Fort de son assurance et de son succès retentissant avec It Takes Two, Josef Fares revient avec Split Fiction, un titre coopératif qui entend bien redéfinir les codes du genre. Le créateur, jamais avare en déclarations fracassantes, promet une expérience unique, remplie de moments inédits dans l'histoire du jeu vidéo. Split Fiction tient-il ses promesses ?
« Il y a des choses dans ce jeu, en particulier dans la fin, que vous n'avez jamais vus dans un jeu vidéo. Voilà à quel point je suis sûr de moi ». Avant qu’on ne se lance dans Split Fiction, son créateur Josef Fares avait insisté sur la singularité de sa dernière œuvre, destinée à repousser une fois de plus les frontières du genre coopératif. Si son assurance peut être perçue comme de l'arrogance, elle ne s'est jamais révélée infondée. Déjà en 2021, le directeur avait lancé un défi audacieux, promettant de sa propre poche 100 dollars à quiconque oserait prétendre s'ennuyer devant It Takes Two. Au lieu de cela, il a récolté les fruits d'un succès colossal, avec 20 millions d'exemplaires vendus et le titre de GOTY aux Game Awards, tout en nourrissant l'ambition d'un nouveau projet qui confirmerait la suprématie du studio Hazelight dans la création d'expériences narratives. Et une fois encore, force est de constater qu'il ne s'est pas fourvoyé : il y a bien des choses dans Split Fiction que vous n’avez jamais vu dans un jeu vidéo.

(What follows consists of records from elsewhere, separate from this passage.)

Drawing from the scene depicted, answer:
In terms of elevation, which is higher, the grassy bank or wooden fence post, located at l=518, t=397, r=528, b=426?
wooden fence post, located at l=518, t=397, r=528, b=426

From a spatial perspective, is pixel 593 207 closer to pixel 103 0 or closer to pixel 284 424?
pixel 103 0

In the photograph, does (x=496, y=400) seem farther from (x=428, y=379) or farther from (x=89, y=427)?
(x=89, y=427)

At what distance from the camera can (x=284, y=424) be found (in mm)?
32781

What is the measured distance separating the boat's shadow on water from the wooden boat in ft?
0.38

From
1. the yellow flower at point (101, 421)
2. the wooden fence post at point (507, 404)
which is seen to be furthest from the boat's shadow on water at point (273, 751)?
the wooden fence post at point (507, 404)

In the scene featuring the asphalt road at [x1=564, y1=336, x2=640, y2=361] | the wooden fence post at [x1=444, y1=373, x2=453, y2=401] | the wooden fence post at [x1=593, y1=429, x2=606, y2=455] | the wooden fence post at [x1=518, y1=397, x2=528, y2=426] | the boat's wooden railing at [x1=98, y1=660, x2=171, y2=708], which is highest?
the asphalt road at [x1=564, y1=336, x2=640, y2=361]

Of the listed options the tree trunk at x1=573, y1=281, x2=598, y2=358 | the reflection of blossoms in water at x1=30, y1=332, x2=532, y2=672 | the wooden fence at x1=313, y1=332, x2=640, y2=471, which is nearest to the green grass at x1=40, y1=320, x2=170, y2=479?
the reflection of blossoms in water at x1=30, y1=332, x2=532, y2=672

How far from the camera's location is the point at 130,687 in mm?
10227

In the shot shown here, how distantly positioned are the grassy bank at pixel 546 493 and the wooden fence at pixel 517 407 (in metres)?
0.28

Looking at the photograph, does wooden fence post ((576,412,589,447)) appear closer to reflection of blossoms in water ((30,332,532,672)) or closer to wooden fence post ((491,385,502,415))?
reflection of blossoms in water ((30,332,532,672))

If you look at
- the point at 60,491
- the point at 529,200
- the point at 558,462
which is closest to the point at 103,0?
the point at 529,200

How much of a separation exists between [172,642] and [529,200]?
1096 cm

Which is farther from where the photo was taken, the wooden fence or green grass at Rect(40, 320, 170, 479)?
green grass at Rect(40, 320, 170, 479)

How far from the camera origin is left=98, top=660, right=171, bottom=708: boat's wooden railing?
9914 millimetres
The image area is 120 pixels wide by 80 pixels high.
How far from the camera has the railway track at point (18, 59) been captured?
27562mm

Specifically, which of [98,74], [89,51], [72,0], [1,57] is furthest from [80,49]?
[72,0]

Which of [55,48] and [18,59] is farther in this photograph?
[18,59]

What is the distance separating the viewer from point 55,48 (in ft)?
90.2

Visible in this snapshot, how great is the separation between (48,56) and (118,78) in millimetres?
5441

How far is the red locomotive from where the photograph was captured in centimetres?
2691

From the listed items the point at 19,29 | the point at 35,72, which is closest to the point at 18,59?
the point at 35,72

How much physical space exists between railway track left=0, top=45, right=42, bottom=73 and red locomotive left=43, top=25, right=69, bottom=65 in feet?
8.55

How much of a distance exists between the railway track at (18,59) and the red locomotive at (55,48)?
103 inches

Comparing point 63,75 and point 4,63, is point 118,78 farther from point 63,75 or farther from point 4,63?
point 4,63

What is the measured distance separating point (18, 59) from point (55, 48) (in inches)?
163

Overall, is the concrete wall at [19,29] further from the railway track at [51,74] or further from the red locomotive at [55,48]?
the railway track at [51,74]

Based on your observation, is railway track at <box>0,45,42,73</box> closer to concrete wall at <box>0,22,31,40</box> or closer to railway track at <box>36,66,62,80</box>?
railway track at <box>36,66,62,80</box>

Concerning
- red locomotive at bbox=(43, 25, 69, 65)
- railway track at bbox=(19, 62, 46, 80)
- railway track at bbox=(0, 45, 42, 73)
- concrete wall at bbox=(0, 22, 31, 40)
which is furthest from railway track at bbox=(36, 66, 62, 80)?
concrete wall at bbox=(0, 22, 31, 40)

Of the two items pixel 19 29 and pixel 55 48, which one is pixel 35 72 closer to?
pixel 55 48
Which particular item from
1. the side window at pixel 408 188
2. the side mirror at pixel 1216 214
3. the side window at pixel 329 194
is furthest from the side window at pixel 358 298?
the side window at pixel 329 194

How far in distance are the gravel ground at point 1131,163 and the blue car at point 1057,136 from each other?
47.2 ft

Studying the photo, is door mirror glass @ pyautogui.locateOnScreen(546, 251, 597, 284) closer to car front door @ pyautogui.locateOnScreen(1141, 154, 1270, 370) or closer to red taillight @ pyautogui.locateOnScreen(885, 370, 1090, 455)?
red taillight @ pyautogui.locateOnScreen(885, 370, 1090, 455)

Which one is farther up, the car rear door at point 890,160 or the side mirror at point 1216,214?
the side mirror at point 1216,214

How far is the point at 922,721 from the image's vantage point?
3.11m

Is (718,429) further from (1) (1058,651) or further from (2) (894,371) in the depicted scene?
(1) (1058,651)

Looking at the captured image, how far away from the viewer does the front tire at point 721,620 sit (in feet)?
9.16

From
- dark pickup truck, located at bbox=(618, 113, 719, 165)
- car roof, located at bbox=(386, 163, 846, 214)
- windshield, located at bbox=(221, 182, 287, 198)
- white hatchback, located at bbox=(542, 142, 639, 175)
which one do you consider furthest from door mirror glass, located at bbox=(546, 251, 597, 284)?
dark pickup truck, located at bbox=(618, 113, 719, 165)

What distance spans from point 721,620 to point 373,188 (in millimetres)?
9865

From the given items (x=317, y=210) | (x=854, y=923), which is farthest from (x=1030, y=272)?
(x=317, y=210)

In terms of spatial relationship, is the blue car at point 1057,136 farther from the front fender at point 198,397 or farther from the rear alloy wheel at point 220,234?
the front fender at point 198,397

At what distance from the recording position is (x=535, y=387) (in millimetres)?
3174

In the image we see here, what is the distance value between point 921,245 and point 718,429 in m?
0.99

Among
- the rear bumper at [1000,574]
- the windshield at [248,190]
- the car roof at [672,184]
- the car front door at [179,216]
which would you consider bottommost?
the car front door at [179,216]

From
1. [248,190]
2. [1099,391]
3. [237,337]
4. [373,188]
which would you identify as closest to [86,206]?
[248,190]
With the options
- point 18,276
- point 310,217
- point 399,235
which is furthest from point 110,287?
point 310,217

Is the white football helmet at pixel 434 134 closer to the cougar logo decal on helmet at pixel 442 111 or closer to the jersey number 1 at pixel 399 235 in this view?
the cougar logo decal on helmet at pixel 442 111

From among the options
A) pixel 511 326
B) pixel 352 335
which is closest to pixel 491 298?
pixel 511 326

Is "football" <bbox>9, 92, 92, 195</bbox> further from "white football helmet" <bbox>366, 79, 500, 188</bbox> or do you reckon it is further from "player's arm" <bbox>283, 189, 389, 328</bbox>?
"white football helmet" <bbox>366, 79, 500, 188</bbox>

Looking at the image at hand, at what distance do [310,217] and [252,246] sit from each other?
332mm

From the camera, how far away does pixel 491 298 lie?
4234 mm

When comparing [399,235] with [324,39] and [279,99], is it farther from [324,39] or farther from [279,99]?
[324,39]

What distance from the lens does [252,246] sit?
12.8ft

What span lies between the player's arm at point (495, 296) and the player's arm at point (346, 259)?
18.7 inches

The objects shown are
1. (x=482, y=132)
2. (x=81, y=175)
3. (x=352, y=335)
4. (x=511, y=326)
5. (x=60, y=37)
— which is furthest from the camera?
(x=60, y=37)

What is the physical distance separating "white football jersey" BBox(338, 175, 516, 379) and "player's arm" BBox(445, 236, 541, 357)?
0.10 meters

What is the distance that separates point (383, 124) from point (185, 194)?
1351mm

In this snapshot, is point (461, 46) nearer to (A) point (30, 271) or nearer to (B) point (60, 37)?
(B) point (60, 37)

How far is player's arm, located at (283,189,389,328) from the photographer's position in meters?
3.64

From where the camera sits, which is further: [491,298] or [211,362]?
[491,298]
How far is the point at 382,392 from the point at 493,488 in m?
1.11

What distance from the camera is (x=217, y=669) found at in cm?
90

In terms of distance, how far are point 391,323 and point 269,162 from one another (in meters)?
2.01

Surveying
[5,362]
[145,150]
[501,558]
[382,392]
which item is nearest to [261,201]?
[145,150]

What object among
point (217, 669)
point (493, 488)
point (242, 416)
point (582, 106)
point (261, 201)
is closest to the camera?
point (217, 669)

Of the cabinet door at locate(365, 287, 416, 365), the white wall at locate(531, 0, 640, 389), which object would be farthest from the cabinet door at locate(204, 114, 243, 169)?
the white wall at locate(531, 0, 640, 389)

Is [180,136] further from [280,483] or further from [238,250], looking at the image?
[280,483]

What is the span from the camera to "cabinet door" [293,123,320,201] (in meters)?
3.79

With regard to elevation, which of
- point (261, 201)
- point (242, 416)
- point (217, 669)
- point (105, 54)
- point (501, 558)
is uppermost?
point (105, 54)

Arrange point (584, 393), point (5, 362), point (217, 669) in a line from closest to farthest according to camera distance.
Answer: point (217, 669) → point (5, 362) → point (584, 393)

Quand le gameplay sublime le récit
Split Fiction, nouvelle pierre angulaire du « couch gaming », s'inscrit dans la lignée des expériences collaboratives initiées par It Takes Two. À travers un écran splitée, dont la fusion ponctuelle autorise de somptueux panoramas qui témoignent d’une direction artistique une fois encore éclatante, un tandem de joueurs doit orchestrer ses actions afin de mener à bien une mission commune. Celle dévolue à Split Fiction met en scène Mio et Zoé, deux romancières aux tempéraments diamétralement opposés, aspirant à concrétiser leur première opportunité éditoriale auprès d'une maison dirigée par un directeur au charisme défaillant, dont l'unique dessein consiste réellement à s'approprier leurs idées créatives en les extrayant littéralement de leur esprit, le connectant à de menaçantes machines de simulation. Réunies par un malheureux destin et une technologie capricieuse, les protagonistes sont toutes deux projetées dans leurs univers oniriques respectifs, l'une vouant un culte à la fantasy, l'autre à la science-fiction, augurant une dualité qui enrichit d'ores et déjà la substance du jeu. Ensemble, elles tentent de mettre fin aux objectifs pécuniaires d’une entreprise dénuée d’éthique tout en résolvant des problématiques personnelles.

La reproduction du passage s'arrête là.